Note, at first this line will be commented, remove the comment. When you get kde or gnome, you can later change this to kdm or gdm depending on preference.

Also, set this line:

XSESSION=Xsession

This will give you something to work with on startx.... Change it to KDE or Gnome once you install either one...I think rc.conf is well commented. 

Save this file and then do the following:

startx /usr/X11R6/bin/xterm

If you get x with an xterm then you are in business. At this point run glxgears and check and make sure that in the default mode your fps is above 700. If so, then your card is running well...I average in the 800s. (running 1024X768 at 16bit....frame rates will vary based on resolution)

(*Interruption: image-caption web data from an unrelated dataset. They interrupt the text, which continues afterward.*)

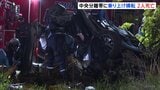 中央分離帯に乗り上げ車横転　20代男性・10代女性の2人死亡　後部座席の10代女性も重傷　北海道苫小牧市|TBS NEWS DIG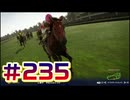 【ウイニングポスト10 2024 】こっちでめざせ！G1全制覇！ウイニングポスト10 2024 #235【実況プレイ】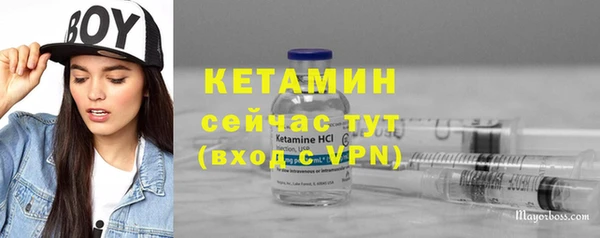 дурь Ладушкин
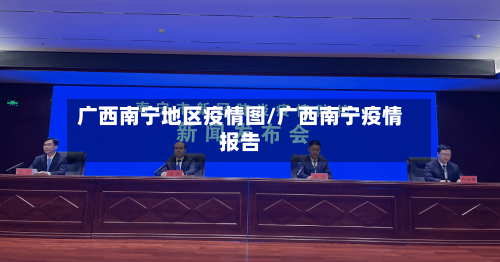 广西南宁地区疫情图/广西南宁疫情报告-第2张图片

I don't know much of what else to tell you if you follow these instructions to the core. They should be enough to get you up and running. So essentially I just wrote the guide to X with an Nvidia card from scratch. And an:

emerge kdelibs kde

- or - 

emerge gnome

- or - 

emerge fluxbox

or whatever you use would strongly be recommended here. Afterwards, edit the /etc/rc.conf accordingly and then execute this statement if you would like to add the graphical login at boot instead of text login:

rc-update add xdm default

Hope this helps  :Smile: 

Karl Abbott

----------

## frachel

Wow, thanks for the detailed help. I'm printing it now and will go try it!

----------